CONSIGNES -
[1] Recopiez mot pour mot le passage du texte sur les masques kono compris entre « Répartition: tout le pays kono. » et « mais plus petite. », bornes incluses.
[2] Rédigez la suite du texte sur les masques kono, à partir de sa dernière phrase.

TEXTE FOURNI -
..............................

Essai d'un tableau de classification

Le système stylistique des masques kono (à savoir: des masques « réels ») correspondrait dans ses grandes lignes, à leur division « fonctionnelle ».
Le schéma apparaît alors très simple:

Type Sexe Remarque
1 Nyomou hinè gbloa mâle couple
Répartition: tout le pays kono
2 Nyomou néa femelle
3 Nyomou hinè té mâle couple Le nyomu hinè té est associé à la même nyomu néa (no.2).
Répartition: tout le pays kono
(2) Nyomou néa femelle
4 Nyomou kpman 1 hinè mâle couple Anciennement: masque des guerriers.
Répartition: tout le pays kono.
5 Nyomou kpman néa femelle
6 Nyomou kwouya mâle D'habitude célibataire dans le pays kono cependant parfois, dans le Vepo seulement, accompagné de la nyomu néa (n° 2).
Dans certains secteurs yacouba etc., associé à une « femelle » sur échasses mais plus petite.

..............................

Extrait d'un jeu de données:
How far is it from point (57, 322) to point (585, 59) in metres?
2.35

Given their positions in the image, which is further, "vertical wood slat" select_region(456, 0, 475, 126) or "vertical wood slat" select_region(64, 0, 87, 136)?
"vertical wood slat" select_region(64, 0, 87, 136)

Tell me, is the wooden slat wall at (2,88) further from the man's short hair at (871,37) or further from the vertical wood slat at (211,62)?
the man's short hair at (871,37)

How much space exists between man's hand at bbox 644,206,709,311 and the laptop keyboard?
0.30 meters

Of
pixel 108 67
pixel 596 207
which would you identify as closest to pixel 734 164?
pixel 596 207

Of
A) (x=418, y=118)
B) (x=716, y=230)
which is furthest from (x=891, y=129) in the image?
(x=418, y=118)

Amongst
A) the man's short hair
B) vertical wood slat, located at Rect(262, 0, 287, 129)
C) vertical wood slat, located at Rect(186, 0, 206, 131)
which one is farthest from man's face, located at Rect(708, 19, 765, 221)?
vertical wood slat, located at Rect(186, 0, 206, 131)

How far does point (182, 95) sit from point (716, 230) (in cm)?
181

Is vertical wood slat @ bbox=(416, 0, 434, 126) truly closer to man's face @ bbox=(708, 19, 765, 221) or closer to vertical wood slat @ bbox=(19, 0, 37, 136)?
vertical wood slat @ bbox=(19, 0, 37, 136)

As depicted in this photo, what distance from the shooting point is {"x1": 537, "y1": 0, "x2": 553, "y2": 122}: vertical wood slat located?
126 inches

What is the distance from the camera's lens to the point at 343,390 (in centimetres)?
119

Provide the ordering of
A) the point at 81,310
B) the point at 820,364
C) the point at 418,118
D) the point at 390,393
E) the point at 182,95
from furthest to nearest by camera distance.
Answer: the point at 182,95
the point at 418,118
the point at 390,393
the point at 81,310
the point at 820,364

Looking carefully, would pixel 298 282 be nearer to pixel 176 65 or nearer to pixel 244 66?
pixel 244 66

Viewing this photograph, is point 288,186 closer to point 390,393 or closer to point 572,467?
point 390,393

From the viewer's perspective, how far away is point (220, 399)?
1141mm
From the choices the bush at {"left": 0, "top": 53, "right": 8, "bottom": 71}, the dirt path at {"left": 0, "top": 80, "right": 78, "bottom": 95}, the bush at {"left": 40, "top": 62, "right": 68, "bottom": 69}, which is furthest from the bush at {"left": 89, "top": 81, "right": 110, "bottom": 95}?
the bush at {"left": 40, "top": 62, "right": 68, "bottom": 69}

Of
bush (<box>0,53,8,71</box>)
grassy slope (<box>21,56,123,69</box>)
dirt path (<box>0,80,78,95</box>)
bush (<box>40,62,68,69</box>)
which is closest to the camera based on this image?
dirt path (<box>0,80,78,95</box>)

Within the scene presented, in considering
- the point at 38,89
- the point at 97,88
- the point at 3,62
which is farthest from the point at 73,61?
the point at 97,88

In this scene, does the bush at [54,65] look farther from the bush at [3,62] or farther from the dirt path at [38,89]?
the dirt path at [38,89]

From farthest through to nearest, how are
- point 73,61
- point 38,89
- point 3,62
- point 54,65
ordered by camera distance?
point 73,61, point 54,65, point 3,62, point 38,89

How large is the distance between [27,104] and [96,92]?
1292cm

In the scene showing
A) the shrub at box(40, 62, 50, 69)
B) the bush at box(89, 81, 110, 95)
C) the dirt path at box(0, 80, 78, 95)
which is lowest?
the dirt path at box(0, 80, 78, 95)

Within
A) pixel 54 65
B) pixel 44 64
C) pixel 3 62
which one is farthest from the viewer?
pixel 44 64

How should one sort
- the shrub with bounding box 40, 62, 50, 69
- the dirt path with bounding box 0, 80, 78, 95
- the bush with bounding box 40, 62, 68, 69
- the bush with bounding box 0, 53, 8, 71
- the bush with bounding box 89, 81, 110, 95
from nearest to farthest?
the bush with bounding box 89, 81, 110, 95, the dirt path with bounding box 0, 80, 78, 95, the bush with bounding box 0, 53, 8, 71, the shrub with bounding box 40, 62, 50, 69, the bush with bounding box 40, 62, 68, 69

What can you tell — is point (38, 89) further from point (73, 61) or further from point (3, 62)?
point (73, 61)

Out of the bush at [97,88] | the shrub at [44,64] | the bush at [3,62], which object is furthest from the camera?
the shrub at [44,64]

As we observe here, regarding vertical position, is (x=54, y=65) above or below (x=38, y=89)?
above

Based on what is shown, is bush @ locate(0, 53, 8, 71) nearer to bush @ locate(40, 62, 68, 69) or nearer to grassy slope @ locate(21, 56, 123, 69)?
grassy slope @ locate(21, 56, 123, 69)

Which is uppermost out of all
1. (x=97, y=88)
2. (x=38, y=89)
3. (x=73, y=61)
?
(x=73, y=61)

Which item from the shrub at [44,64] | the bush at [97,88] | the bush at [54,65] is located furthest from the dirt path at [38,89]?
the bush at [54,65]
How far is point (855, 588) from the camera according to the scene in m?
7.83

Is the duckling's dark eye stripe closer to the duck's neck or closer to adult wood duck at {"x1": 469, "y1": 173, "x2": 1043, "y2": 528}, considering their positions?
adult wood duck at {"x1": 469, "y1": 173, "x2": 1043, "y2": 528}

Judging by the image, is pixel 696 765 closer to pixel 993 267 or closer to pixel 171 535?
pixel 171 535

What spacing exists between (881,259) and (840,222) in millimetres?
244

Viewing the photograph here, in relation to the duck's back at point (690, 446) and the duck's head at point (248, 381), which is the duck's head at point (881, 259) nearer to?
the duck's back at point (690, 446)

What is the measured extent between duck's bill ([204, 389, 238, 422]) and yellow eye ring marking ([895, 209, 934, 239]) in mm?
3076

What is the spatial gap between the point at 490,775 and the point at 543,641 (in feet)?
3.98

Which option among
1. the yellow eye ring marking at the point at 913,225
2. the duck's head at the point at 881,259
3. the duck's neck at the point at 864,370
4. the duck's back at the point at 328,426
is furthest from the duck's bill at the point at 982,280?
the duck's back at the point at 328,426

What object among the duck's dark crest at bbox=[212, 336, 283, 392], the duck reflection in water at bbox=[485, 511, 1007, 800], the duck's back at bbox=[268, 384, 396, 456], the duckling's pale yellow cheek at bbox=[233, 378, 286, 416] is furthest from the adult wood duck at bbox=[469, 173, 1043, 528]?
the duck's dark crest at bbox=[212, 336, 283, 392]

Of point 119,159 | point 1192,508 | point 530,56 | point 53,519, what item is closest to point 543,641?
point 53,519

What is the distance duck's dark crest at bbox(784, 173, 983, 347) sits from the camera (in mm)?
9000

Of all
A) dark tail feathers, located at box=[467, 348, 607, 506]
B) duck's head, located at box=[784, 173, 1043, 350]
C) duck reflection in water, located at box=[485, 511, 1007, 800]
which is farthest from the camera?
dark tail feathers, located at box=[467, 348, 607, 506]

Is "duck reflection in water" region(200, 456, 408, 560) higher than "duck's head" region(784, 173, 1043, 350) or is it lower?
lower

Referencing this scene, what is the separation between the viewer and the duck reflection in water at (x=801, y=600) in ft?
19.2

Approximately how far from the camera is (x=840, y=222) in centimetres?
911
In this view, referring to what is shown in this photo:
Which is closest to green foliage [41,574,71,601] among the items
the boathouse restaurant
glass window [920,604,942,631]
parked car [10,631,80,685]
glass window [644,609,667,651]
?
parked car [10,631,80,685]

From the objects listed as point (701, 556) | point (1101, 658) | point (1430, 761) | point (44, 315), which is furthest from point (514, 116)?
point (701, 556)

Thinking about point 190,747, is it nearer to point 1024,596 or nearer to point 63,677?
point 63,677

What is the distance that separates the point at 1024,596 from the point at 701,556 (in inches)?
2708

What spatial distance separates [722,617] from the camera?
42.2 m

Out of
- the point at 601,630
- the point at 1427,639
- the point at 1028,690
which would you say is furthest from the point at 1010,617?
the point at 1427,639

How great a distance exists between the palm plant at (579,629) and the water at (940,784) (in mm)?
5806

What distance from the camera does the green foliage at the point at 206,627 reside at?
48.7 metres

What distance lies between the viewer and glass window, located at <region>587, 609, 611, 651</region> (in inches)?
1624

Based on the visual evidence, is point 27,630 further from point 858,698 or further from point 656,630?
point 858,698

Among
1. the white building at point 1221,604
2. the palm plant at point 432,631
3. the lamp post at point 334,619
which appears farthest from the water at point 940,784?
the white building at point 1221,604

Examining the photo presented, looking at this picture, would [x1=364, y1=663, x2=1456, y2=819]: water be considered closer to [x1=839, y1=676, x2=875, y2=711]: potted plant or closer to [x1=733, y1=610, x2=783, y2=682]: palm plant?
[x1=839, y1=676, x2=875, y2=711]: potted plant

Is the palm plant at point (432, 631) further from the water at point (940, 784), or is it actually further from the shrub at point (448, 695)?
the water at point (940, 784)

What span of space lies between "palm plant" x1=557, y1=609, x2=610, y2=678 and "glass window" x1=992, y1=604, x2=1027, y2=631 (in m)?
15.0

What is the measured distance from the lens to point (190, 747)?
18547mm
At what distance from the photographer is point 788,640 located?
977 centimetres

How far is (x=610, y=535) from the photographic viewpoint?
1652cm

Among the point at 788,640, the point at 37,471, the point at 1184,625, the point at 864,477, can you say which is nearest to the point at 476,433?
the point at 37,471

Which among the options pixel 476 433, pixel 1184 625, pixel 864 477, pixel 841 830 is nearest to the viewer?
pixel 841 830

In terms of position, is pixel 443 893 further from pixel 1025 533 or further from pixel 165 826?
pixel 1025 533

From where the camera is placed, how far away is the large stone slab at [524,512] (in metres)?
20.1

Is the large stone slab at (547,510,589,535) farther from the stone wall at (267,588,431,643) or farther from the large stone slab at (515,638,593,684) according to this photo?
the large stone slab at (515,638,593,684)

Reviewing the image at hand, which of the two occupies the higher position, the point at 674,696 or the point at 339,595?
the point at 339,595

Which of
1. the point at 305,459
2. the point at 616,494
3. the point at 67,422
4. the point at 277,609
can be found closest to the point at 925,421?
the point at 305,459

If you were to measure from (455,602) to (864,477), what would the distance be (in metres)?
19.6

..............................

CORRIGÉ -
[1]
Répartition: tout le pays kono.
5 Nyomou kpman néa femelle
6 Nyomou kwouya mâle D'habitude célibataire dans le pays kono cependant parfois, dans le Vepo seulement, accompagné de la nyomu néa (n° 2).
Dans certains secteurs yacouba etc., associé à une « femelle » sur échasses mais plus petite.

[2]
7 Siwèrè-wèrè mâle Réplique mineure du nyomou kwouya réservé avant tout aux jeunes garçons circoncis.
Répartition: connu dans le Vépo et le Lola, surtout dans les villages voisins du territoire libérien.
8 Kwi néa mâle Associé aux grands masques du poro dont il est servant-commissionnaire. Répartition: tout le pays kono.
9 Mamoungongo mâle Agent d'hygiène publique.
Répartition : tout le pays kono.
10 Zagbwè sinè mâle couple Gardien du feu.
Répartition: contrées limitrophes au pays yacouba (Côte d'lvoire) dont il est originaire, et spécialement Saouro.
11 Zagbwè néa femelle
12 Nyomou lébé (ou -léghé) femelle Primitivement chargée de rites propitiatoires ayant pour but d'attirer la pluie. Apparaît assez rarement, mais est connue dans tout le pays kono
13 Koma
(ou koman)
mâle Masque des cérémonies initiatiques, d'origine probablement bambara ou malinké. D'après certains renseignements il existerait également une koma nea (femelle). Répartition : Seuls quelques rares village de la partie nord du canton Saouro.
14 Kohoun (ou manlou-kplon) femelle Associée aux initiations (excisions) de femmes. Répartition: cantons de Saouro et de Vépo.
15 Lougo des deux sexes Répliques-miniatures des masques. Appartiennent morphologiquement à la catégorie des « charmes personnels ».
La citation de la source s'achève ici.